I was reading up on Scaling in DynamoDB. I understand it reads in 4KB increments and I know that math (esp the ones taught in certifications).

So hypothetically iF I have to design a system like TWITTER which can contain 1 million requests per second (RPS) average size of each item about 20KB, can dynamodb support this?

A bit more: 20KB implies 20KB/4KB = 5 RCUs for standard read requests (not eventual consistent for the sake of the argument). How do I correlate this RCU figure of 5 to a million TPS?

CodePudding user response:

Yes, DynamoDB supports some of the highest-scale sites on the internet. Amazon published some metrics about Prime Day load.

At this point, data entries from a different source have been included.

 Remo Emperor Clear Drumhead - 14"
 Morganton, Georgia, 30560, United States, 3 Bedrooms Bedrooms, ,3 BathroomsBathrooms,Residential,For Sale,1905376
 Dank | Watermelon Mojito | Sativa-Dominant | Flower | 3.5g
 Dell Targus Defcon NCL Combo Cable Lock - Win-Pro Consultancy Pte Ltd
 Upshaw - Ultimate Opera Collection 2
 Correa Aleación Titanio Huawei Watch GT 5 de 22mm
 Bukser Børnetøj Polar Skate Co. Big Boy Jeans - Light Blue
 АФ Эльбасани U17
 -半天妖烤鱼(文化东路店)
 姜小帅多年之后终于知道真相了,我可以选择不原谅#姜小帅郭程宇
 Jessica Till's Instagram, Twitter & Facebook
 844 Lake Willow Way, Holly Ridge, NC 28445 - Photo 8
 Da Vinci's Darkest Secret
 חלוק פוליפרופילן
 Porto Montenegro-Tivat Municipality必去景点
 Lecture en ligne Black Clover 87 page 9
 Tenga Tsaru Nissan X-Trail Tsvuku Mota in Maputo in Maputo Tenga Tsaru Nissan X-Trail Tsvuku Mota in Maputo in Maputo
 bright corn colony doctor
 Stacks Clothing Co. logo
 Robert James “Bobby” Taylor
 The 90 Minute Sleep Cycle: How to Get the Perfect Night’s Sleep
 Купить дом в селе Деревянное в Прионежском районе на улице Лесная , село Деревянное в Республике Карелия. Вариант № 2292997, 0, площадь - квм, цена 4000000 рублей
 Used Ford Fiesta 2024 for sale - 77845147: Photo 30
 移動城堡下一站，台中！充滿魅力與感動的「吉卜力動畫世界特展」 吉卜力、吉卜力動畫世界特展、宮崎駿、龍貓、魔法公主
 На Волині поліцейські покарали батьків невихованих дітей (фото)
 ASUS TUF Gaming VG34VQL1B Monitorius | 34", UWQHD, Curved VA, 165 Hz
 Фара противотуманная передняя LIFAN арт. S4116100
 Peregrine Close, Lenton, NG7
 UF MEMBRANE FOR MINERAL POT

https://aws.amazon.com/blogs/aws/amazon-prime-day-2020-powered-by-aws/

Amazon DynamoDB powers multiple high-traffic Amazon properties and systems including Alexa, the Amazon.com sites, and all Amazon fulfillment centers. Over the course of the 66-hour Prime Day, these sources made 16.4 trillion calls to the DynamoDB API, peaking at 80.1 million requests per second.

If you have a million RPS and each request is for 20 KB and you want them strongly consistent then you'd need to provision 5,000,000 RCU. If you're curious, you can calculate the cost based on us-east-1 pricing https://aws.amazon.com/dynamodb/pricing/provisioned/ which is $0.00013 per RCU-hour provisioned, so that's $650 per hour.

Write capacity and data storage have separate pricing.